Do you know your Highway Code?

Bringing your car to a complete halt takes time. It takes time for you to react to a braking situation, and it takes time for your car to respond to your braking actions.

While it's true advances in brake technology make it easier to stop more quickly and safely than ever before, factors such as weather and road conditions, along with the condition of your tyres, can greatly affect your actual stopping distance.

Typical stopping distances according to the Highway Code

The Highway Code publishes a guide to typical stopping distances for cars from different speeds. In dry weather on a standard road surface, it's expected a car travelling at 20mph will take 12 metres or 3 car lengths to come to a standstill. This is made up of 6 metres thinking and reaction time, plus a further 6 metres of braking time.

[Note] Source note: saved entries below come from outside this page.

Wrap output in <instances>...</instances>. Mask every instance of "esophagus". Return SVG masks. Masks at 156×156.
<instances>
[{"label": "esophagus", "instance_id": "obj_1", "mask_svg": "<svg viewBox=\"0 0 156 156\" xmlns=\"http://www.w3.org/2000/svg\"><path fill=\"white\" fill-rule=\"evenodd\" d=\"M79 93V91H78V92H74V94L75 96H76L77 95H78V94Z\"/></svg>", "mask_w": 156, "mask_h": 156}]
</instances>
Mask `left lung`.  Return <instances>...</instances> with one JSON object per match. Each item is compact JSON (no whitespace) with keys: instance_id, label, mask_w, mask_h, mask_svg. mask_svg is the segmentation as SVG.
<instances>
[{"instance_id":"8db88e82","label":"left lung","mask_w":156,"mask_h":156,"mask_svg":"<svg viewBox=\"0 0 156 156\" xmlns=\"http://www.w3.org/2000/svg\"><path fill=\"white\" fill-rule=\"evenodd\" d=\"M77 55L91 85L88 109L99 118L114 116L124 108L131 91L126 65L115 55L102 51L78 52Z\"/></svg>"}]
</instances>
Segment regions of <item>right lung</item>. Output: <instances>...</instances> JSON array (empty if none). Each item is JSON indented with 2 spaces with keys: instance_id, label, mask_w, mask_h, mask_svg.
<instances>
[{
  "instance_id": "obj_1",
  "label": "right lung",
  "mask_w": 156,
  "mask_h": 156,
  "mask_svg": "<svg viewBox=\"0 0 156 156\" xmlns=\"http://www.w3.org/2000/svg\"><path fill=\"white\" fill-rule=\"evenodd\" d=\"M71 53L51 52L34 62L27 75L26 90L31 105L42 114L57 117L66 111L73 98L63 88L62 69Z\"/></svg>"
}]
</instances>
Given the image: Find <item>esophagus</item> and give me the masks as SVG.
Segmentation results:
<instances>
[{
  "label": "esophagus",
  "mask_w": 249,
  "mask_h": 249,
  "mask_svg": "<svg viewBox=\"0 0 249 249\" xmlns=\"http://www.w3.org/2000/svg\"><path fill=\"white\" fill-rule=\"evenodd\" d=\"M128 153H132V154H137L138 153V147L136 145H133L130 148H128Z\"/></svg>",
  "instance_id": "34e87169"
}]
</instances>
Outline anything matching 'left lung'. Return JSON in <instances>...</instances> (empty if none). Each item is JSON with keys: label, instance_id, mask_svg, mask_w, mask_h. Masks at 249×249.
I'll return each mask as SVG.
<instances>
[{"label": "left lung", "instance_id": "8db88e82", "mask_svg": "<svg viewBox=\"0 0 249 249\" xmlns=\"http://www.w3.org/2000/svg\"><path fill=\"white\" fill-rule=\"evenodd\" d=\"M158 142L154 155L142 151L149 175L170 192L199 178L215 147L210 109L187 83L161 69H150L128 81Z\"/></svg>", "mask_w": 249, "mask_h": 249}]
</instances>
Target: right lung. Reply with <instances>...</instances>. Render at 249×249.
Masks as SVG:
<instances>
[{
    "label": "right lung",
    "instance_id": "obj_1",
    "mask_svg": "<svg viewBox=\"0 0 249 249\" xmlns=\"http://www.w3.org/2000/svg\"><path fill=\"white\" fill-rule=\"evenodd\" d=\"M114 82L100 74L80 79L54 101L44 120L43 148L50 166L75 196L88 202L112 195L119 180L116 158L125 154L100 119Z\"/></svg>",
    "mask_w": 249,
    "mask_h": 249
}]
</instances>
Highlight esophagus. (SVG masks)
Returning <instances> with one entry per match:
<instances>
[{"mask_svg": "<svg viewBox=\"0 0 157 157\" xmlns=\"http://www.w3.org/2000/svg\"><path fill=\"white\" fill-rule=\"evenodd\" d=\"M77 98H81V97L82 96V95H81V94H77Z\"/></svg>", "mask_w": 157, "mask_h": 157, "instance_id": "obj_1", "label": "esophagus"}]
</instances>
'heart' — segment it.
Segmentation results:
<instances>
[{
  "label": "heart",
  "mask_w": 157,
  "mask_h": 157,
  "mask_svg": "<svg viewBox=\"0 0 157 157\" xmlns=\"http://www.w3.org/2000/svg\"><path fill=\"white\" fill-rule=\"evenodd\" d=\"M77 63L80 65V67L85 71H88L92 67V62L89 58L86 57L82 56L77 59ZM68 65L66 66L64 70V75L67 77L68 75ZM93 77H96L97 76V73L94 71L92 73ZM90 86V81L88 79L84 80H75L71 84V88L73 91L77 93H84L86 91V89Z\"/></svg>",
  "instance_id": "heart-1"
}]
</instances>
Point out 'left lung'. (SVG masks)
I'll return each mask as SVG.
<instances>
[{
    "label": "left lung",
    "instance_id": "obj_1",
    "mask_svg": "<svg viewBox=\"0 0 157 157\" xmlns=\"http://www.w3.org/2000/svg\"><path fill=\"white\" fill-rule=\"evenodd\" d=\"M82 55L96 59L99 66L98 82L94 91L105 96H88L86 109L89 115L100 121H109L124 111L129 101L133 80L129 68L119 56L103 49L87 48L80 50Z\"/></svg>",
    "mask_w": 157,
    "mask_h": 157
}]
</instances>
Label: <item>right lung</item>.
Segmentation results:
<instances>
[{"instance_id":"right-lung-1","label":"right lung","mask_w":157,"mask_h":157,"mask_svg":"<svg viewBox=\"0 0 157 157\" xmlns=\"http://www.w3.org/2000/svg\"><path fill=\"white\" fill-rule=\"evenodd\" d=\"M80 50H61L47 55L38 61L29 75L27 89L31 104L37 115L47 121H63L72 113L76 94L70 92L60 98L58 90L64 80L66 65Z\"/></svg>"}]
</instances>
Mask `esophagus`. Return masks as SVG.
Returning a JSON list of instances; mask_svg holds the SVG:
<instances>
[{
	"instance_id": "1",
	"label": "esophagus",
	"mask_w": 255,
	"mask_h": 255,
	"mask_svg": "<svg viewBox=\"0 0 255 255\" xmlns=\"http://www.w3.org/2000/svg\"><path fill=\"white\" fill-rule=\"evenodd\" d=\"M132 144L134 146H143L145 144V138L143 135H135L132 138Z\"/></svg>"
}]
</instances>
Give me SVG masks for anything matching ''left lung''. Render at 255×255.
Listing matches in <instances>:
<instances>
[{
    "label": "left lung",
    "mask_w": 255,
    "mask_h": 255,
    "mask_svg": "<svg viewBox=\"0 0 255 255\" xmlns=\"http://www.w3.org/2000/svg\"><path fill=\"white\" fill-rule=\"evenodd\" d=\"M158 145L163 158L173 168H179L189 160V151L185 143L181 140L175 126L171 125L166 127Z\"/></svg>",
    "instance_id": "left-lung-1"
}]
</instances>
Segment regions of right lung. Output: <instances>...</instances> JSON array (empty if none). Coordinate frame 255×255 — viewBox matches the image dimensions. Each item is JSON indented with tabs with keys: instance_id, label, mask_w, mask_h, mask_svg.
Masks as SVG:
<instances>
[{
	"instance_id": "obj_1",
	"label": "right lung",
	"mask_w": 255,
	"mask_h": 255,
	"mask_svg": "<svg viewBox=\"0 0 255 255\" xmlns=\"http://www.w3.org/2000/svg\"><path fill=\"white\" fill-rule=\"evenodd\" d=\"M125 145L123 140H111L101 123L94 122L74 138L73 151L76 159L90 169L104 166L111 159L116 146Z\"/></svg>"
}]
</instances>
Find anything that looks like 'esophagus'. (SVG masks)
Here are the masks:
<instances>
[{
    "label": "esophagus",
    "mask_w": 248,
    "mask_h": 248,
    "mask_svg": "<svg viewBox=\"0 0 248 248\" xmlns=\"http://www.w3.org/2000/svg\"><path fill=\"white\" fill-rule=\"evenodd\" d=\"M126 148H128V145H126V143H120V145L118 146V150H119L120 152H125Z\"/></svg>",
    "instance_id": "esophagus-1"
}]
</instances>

For other speeds stopping distances are as follows:

  • 30mph - 9 metres thinking & reaction time + 14 metres braking time.
    Total 23 metres (6 car lengths)
  • 40mph - 12 metres thinking & reaction time + 24 metres braking time.
    Total 36 metres (9 car lengths)
  • 50mph - 15 metres thinking & reaction time + 38 metres braking time.
    Total 53 metres (13 car lengths)
  • 60mph - 18 metres thinking & reaction time + 55 metres braking time.
    Total 73 metres (18 car lengths)
  • 70mph - 21 metres thinking & reaction time + 75 metres braking time.
    Total 96 metres (24 car lengths)

In wet conditions these distances are doubled. To stop from 50mph on a wet road it'll take you almost the entire length of a full-size football pitch to come to a complete halt. On an icy road stopping distances should be multiplied by a factor of 10!

Tyre condition

The depth of your tyre tread has a significant impact on stopping distances. New tyres are typically supplied with a tread depth of about 8mm.

A partly worn tyre that's reduced to 5mm of tread depth increases your stopping distance by about 14%. At a tread depth of 3mm that margin goes up to 30%, and on the legal limit of 1.6mm it adds as much as 60% to your actual stopping distance.